> [TASKS TO PERFORM]:
A: Repeat word for word the stretch of the book review below from "This imperfect, somewhat" through "with their work.".
B: List every phrase that the book review below places inside quotation marks.

> [SOURCE EXTRACT]:
---+---
This imperfect, somewhat fractured, perhaps too short and certainly incomplete book is well worth reading. It is not a novel, and thus perhaps requires that we try to put the people that we know into the applicable slots. I myself, for example, can imagine many strong Inez's trying by hook or by crook to survive as migrants in a hostile social environment. It is a more-or-less coherent (the extractive invasion seems somewhat forced though quite real) collection of allegorical vignettes, underlain by tactics of non-violent and democratic resistance, and accompanied by a narrative thread about two people in love who try to affect change in a world of fear, hate and propaganda. Many who are quite well-versed in techniques of confronting authoritarian public figures (e.g. Medea Benjamin and Cindy Sheehan) find that the book resonates closely with their work.
I found myself, fortunately or unfortunately (I don't like to think of Rand's book), thinking often of Atlas Shrugged as I went through this book. The philosophies and tones informing these books could not be more opposite. Atlas Shrugged was a celebration of self-aggrandizement; a call for completing the transformation of society ("the needy") into economy ("subjection of nature to The Individual Mind"); an imagining of capitalist accumulation as the epitome of "voluntary," "moral" and "non-violent" humanity; and a deeply hateful and revengeful "taking back what was stolen from /me/."
---+---
> [SUPPLIED INFORMATION]:
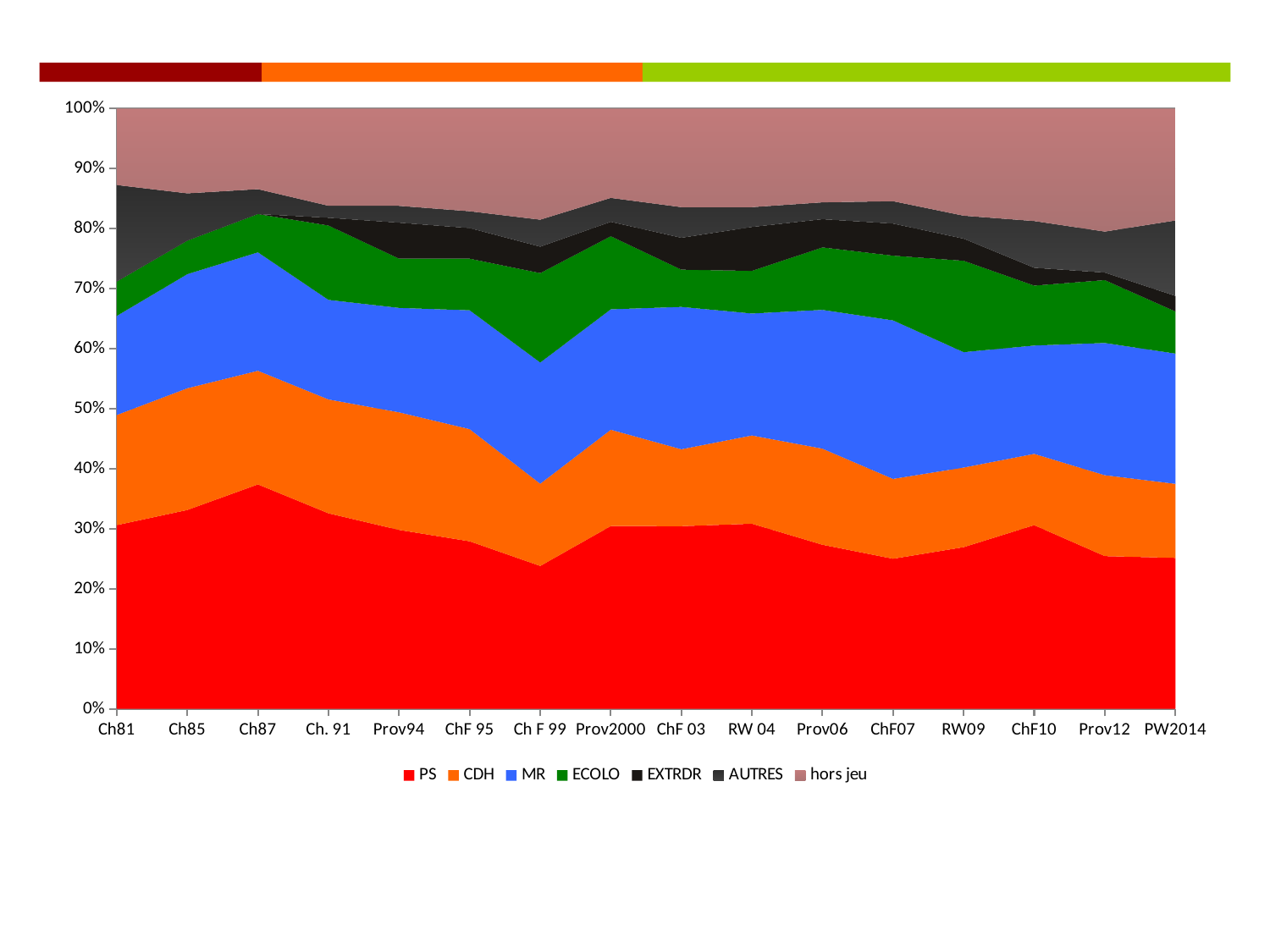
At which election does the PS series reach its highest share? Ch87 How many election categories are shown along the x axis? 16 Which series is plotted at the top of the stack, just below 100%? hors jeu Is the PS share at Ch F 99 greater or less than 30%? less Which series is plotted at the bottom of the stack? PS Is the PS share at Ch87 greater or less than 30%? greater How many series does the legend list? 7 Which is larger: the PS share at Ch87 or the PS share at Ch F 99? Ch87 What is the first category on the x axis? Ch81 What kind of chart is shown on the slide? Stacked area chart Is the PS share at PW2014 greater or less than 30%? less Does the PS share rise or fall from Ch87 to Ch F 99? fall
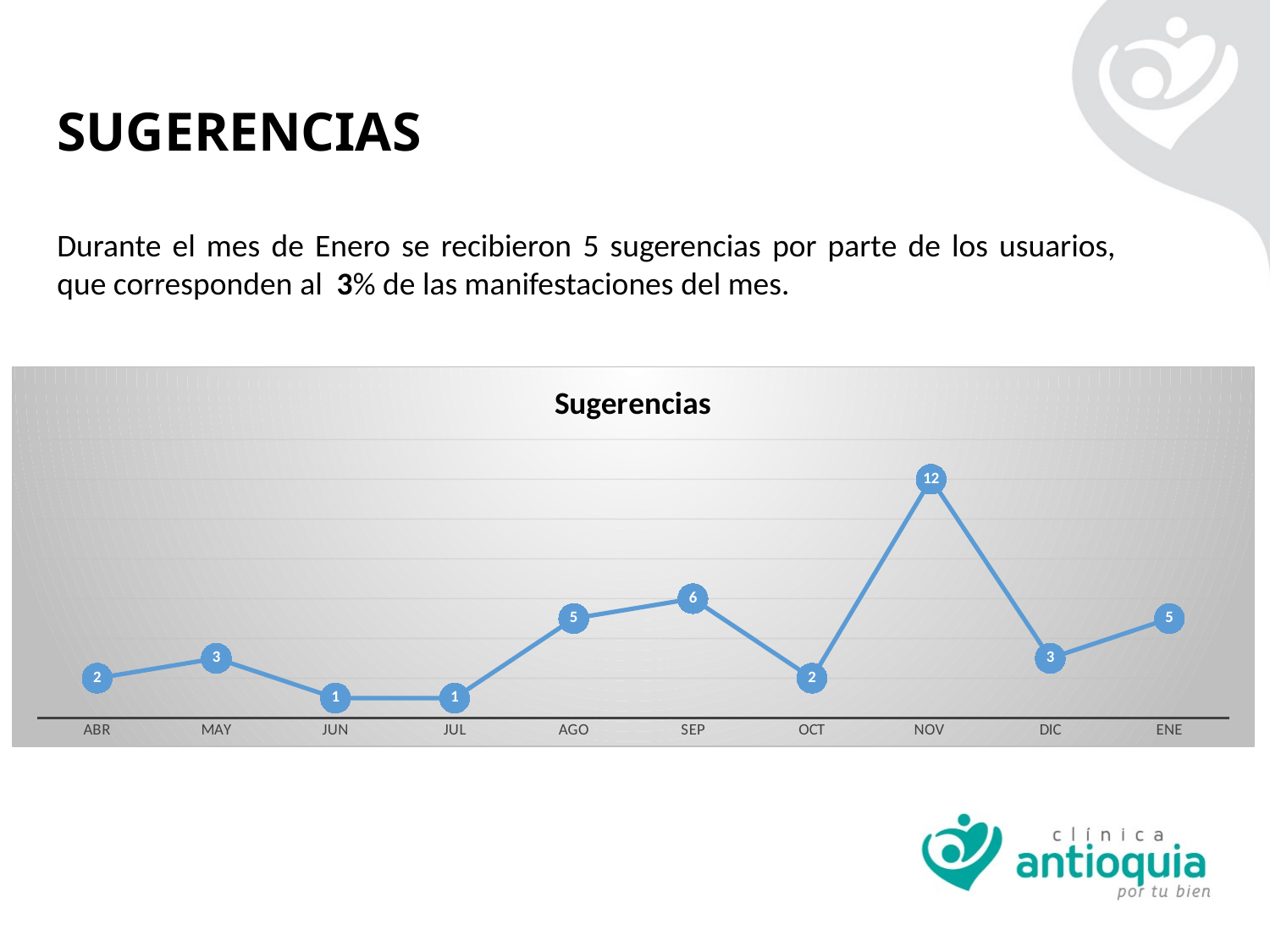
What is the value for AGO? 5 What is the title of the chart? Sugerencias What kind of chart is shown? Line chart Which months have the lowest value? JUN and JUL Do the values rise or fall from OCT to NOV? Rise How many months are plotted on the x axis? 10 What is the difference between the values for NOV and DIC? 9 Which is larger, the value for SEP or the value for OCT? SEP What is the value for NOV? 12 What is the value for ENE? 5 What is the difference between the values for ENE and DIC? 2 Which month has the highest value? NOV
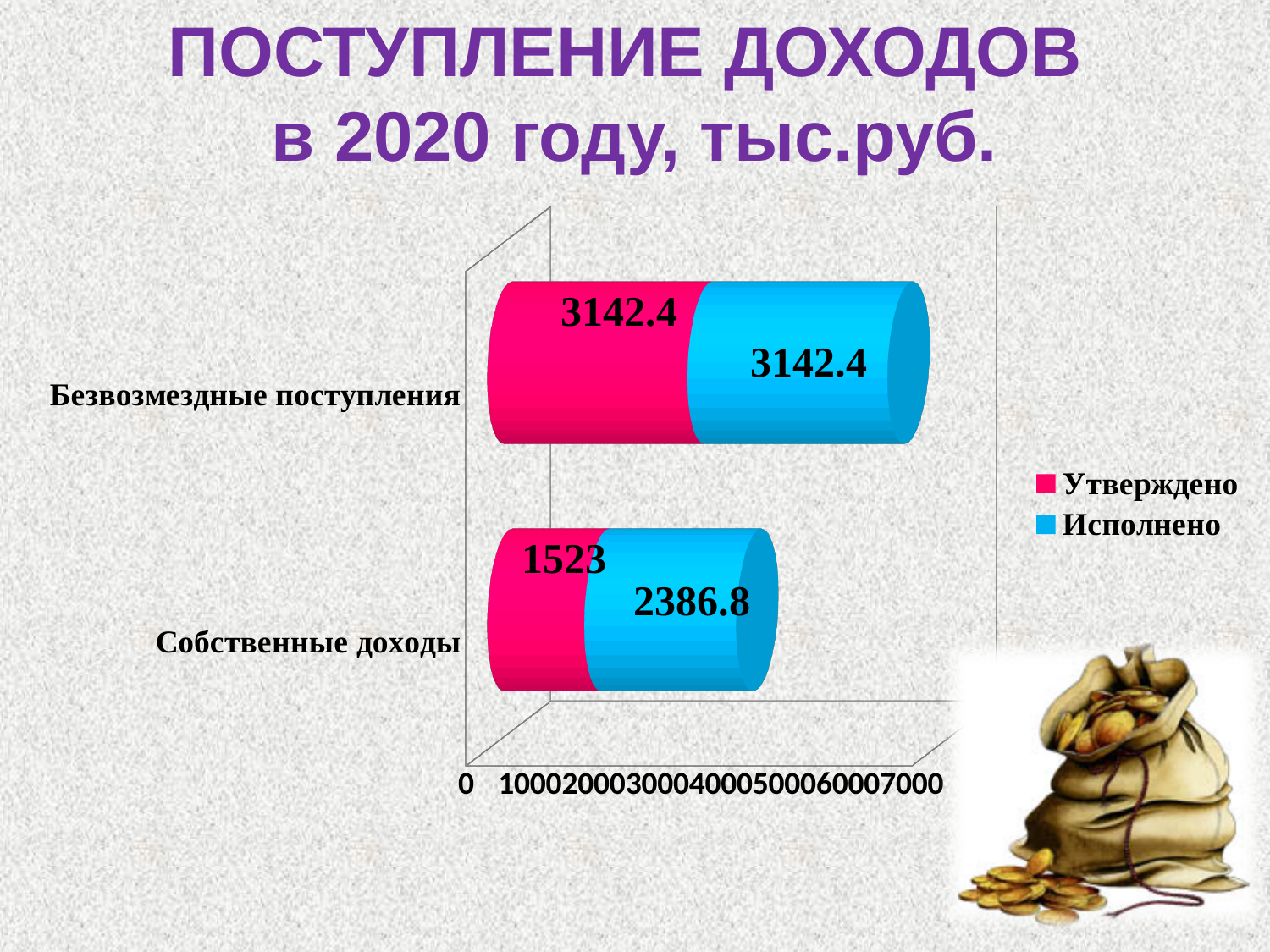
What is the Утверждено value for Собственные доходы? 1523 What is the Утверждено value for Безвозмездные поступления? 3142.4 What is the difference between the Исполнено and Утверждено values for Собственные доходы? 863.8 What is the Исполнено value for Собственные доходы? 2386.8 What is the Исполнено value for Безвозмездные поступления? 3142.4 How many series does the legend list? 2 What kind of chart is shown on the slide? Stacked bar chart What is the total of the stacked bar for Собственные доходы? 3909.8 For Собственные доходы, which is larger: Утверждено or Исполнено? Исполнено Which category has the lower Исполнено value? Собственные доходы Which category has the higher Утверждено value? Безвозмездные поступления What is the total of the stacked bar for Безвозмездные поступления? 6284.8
---+---
> [RESULTS OF THE TASKS]:
A:
This imperfect, somewhat fractured, perhaps too short and certainly incomplete book is well worth reading. It is not a novel, and thus perhaps requires that we try to put the people that we know into the applicable slots. I myself, for example, can imagine many strong Inez's trying by hook or by crook to survive as migrants in a hostile social environment. It is a more-or-less coherent (the extractive invasion seems somewhat forced though quite real) collection of allegorical vignettes, underlain by tactics of non-violent and democratic resistance, and accompanied by a narrative thread about two people in love who try to affect change in a world of fear, hate and propaganda. Many who are quite well-versed in techniques of confronting authoritarian public figures (e.g. Medea Benjamin and Cindy Sheehan) find that the book resonates closely with their work.

B:
- "the needy"
- "subjection of nature to The Individual Mind"
- "voluntary"
- "moral"
- "non-violent"
- "taking back what was stolen from /me/."